Git

Git is a wrapper for the most common utilities of Git, such as checkout and reset. For example, to checkout a specific commit or branch:

gr = Git('test-repos/git-1/')
gr.checkout('a7053a4dcd627f5f4f213dc9aa002eb1caf926f8')

However, be careful! Git checkout changes the state of the repository on the hard disk, hence you should not use this command if other processes (maybe threads? or multiple repository mining?) read from the same repository.

Moreover, Git can be used to obtain different information from the repository:

gr = Git('test-repos/test1')
gr.get_list_commits()                  # get the list of all commits
gr.get_commit('cc5b002')               # get the specific commit
gr.files()                             # get the list of files present in the repo at the current commit
gr.total_commits()                     # get total number of commits
gr.get_commit_from_tag('v1.15')        # get the commit with tag v1.15

Another very useful API (especially for researchers ;) ) is the one that, given a commit, allows you to retrieve all the commits that last “touched” the modified lines of the file (if you pass a bug fixing commit, it will retrieve the bug inducing).

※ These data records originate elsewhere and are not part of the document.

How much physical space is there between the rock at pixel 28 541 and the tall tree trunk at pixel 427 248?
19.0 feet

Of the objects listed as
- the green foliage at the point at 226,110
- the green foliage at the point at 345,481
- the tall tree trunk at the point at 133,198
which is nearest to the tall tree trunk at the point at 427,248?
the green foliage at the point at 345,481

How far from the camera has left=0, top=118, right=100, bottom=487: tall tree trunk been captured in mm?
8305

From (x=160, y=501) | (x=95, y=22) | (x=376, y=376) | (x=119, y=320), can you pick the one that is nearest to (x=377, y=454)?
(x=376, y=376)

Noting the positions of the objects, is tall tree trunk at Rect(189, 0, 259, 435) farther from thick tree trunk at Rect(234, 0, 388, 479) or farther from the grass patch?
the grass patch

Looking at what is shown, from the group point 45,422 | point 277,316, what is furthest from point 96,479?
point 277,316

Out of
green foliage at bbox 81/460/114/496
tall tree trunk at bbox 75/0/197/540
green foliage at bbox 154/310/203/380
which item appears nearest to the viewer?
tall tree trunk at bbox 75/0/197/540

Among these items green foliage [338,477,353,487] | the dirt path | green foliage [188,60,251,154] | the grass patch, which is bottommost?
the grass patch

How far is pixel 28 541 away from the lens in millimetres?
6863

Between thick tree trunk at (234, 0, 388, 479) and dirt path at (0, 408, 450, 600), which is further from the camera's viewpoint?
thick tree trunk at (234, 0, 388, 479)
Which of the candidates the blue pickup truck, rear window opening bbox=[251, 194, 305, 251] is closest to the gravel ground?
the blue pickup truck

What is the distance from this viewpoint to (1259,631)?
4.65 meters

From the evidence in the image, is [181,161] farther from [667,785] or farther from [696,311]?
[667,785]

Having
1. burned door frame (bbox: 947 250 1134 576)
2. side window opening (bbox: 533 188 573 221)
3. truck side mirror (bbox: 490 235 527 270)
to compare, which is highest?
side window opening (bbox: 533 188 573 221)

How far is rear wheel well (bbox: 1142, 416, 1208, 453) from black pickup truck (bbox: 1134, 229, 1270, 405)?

PS: Since PyDriller 1.9, this function can be customized to use “git hyper-blame” (check this for more info). Git hyper blame can be instructed to skip specific commits (like commits that refactor the code).

Let’s see an example:

# commit abc modified line 1 of file A
# commit def modified line 2 of file A
# commit ghi modified line 3 of file A
# commit lmn deleted lines 1 and 2 of file A

gr = Git('test-repos/test5')

commit = gr.get_commit('lmn')
buggy_commits = gr.get_commits_last_modified_lines(commit)
print(buggy_commits)      # result: (abc, def)

Since in commit lmn 2 lines were deleted (line 1 and 2), PyDriller can retrieve the commits in which those lines were last modified (in our example, commit abc and def).

Checkout the API Reference of this class for the complete list of the available functions.